Return the lines of the data below in which the string "head" occurs.
━━━━━━━━━━━━━━━━━━━━━━━━━━━━━━
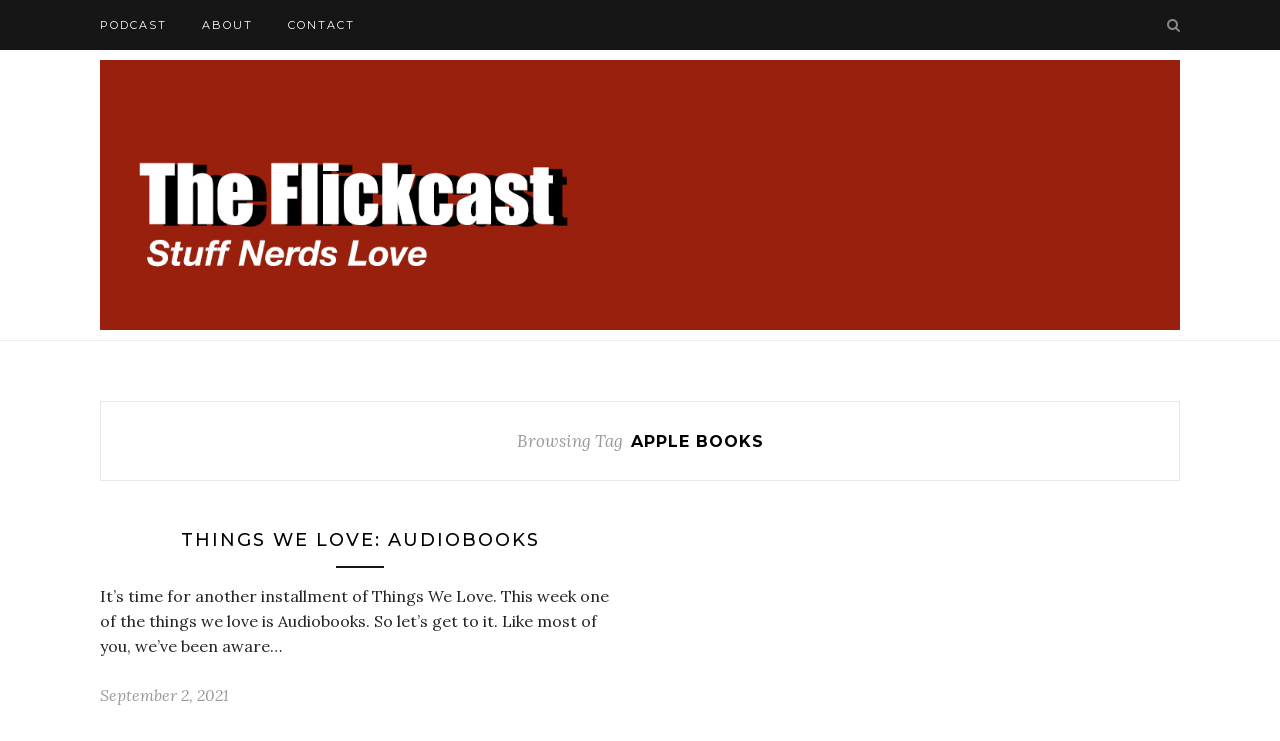

--- FILE ---
content_type: text/html; charset=utf-8
request_url: https://www.google.com/recaptcha/api2/aframe
body_size: 249
content:
<!DOCTYPE HTML><html><head><meta http-equiv="content-type" content="text/html; charset=UTF-8"></head><body><script nonce="Hkbd0A89JBNp6Au5ZvmloA">/** Anti-fraud and anti-abuse applications only. See google.com/recaptcha */ try{var clients={'sodar':'https://pagead2.googlesyndication.com/pagead/sodar?'};window.addEventListener("message",function(a){try{if(a.source===window.parent){var b=JSON.parse(a.data);var c=clients[b['id']];if(c){var d=document.createElement('img');d.src=c+b['params']+'&rc='+(localStorage.getItem("rc::a")?sessionStorage.getItem("rc::b"):"");window.document.body.appendChild(d);sessionStorage.setItem("rc::e",parseInt(sessionStorage.getItem("rc::e")||0)+1);localStorage.setItem("rc::h",'1768742773652');}}}catch(b){}});window.parent.postMessage("_grecaptcha_ready", "*");}catch(b){}</script></body></html>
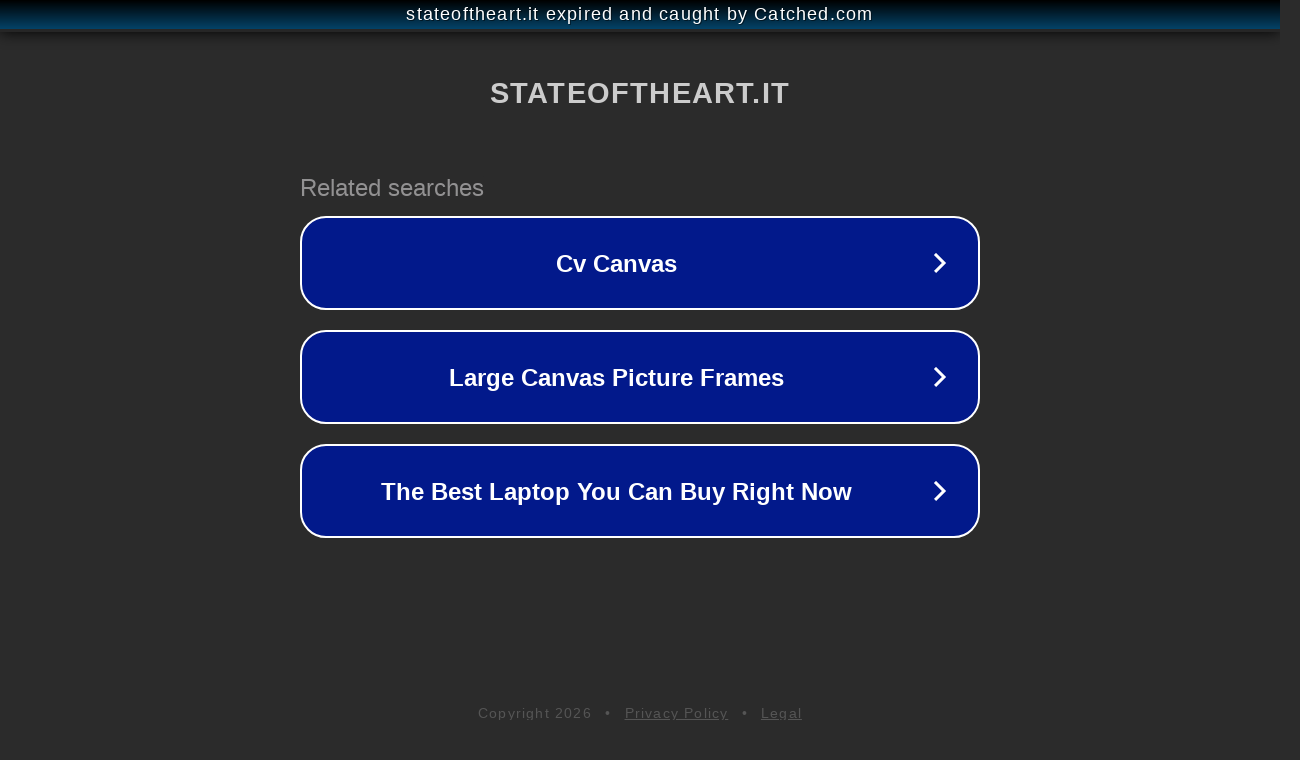

--- FILE ---
content_type: text/html; charset=utf-8
request_url: http://stateoftheart.it/AMT_Idrogeno_doc%201.htm
body_size: 1082
content:
<!doctype html>
<html data-adblockkey="MFwwDQYJKoZIhvcNAQEBBQADSwAwSAJBANDrp2lz7AOmADaN8tA50LsWcjLFyQFcb/P2Txc58oYOeILb3vBw7J6f4pamkAQVSQuqYsKx3YzdUHCvbVZvFUsCAwEAAQ==_p74sdEZbSc8mq+tzSjVQ0aQMsrT/DOEQCamYFNvZmaksdiftojCvCB7WNI3LuuceCjW2I1sNCMbQIrgF/DK/Hg==" lang="en" style="background: #2B2B2B;">
<head>
    <meta charset="utf-8">
    <meta name="viewport" content="width=device-width, initial-scale=1">
    <link rel="icon" href="[data-uri]">
    <link rel="preconnect" href="https://www.google.com" crossorigin>
</head>
<body>
<div id="target" style="opacity: 0"></div>
<script>window.park = "[base64]";</script>
<script src="/bsjiDKIUN.js"></script>
</body>
</html>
━━━━━━━━━━━━━━━━━━━━━━━━━━━━━━
# ANSWER SECTION
<!DOCTYPE HTML><html><head><meta http-equiv="content-type" content="text/html; charset=UTF-8"></head><body><script nonce="Hkbd0A89JBNp6Au5ZvmloA">/** Anti-fraud and anti-abuse applications only. See google.com/recaptcha */ try{var clients={'sodar':'https://pagead2.googlesyndication.com/pagead/sodar?'};window.addEventListener("message",function(a){try{if(a.source===window.parent){var b=JSON.parse(a.data);var c=clients[b['id']];if(c){var d=document.createElement('img');d.src=c+b['params']+'&rc='+(localStorage.getItem("rc::a")?sessionStorage.getItem("rc::b"):"");window.document.body.appendChild(d);sessionStorage.setItem("rc::e",parseInt(sessionStorage.getItem("rc::e")||0)+1);localStorage.setItem("rc::h",'1768742773652');}}}catch(b){}});window.parent.postMessage("_grecaptcha_ready", "*");}catch(b){}</script></body></html>
<head>
</head>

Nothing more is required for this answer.